* **AIM OF THE EXERCISE**: Could you rewrite the rows starting at the one that contains "What is the distance that" and ending at the last row as a two-column CSV, with a header of text and answer and one line per row? Put each row's text and its answer in a single quoted field each, with any line breaks replaced by spaces.

* **SOURCE RECORDS**:
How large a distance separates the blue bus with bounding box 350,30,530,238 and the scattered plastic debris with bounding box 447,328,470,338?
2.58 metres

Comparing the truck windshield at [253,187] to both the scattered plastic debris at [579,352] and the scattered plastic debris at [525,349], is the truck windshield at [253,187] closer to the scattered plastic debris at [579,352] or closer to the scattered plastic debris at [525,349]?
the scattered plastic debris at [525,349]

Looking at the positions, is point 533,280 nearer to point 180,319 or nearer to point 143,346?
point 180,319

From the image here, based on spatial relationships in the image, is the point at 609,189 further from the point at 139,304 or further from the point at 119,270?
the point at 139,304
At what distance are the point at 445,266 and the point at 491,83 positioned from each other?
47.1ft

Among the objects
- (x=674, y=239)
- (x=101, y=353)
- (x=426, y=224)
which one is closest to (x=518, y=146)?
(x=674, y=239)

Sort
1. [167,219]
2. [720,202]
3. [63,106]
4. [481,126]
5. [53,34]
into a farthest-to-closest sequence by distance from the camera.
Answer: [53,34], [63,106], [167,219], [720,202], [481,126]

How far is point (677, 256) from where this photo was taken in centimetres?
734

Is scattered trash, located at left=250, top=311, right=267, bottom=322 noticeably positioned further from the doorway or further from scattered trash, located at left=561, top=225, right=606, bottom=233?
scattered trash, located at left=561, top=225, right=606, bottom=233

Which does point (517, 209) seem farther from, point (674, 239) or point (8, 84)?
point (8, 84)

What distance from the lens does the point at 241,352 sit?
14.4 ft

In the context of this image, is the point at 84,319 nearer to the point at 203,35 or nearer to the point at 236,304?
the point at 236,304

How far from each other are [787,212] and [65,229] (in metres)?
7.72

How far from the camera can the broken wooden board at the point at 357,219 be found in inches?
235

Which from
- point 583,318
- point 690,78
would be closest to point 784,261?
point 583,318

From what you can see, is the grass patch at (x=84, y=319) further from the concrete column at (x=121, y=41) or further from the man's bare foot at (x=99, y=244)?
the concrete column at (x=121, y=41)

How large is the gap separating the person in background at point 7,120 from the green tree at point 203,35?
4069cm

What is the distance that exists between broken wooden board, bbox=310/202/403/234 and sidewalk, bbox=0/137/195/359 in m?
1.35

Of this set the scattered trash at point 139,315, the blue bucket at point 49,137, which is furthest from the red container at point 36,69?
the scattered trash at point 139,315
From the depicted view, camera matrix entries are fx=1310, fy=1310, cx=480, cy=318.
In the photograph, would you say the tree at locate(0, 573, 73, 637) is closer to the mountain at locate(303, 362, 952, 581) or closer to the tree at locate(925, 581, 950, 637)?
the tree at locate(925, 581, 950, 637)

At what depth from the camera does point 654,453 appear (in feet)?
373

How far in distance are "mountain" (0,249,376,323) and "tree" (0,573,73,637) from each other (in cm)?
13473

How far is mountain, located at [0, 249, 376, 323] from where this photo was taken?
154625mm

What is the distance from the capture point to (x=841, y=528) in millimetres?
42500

* **TASK RESPONSE**:
text,answer
"What is the distance that exists between broken wooden board, bbox=310/202/403/234 and sidewalk, bbox=0/137/195/359 in m?","1.35"
"Of this set the scattered trash at point 139,315, the blue bucket at point 49,137, which is furthest from the red container at point 36,69?","the scattered trash at point 139,315"
"From the depicted view, camera matrix entries are fx=1310, fy=1310, cx=480, cy=318. In the photograph, would you say the tree at locate(0, 573, 73, 637) is closer to the mountain at locate(303, 362, 952, 581) or closer to the tree at locate(925, 581, 950, 637)?","the tree at locate(925, 581, 950, 637)"
"At what depth from the camera does point 654,453 appear (in feet)?","373"
"How far in distance are ""mountain"" (0,249,376,323) and ""tree"" (0,573,73,637) from each other (in cm)?","13473"
"How far is mountain, located at [0, 249, 376, 323] from where this photo was taken?","154625mm"
"What is the distance from the capture point to (x=841, y=528) in millimetres?","42500"